__Exercise aim__: Transcribe each of the records below word for word, leaving out the pictures.

[Records]
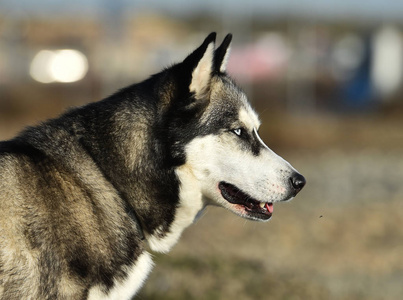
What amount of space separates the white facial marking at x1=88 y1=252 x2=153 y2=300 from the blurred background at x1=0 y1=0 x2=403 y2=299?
2.27 meters

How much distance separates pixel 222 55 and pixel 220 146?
0.70 metres

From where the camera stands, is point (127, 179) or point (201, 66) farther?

__Task answer__:
What amount of space separates the white facial marking at x1=88 y1=252 x2=153 y2=300 from the blurred background at x1=0 y1=0 x2=403 y2=299?
2.27 meters

How much distance separates pixel 222 55 and pixel 220 146?
0.70 metres

From where the camera stands, is point (127, 179) or point (201, 66) farther?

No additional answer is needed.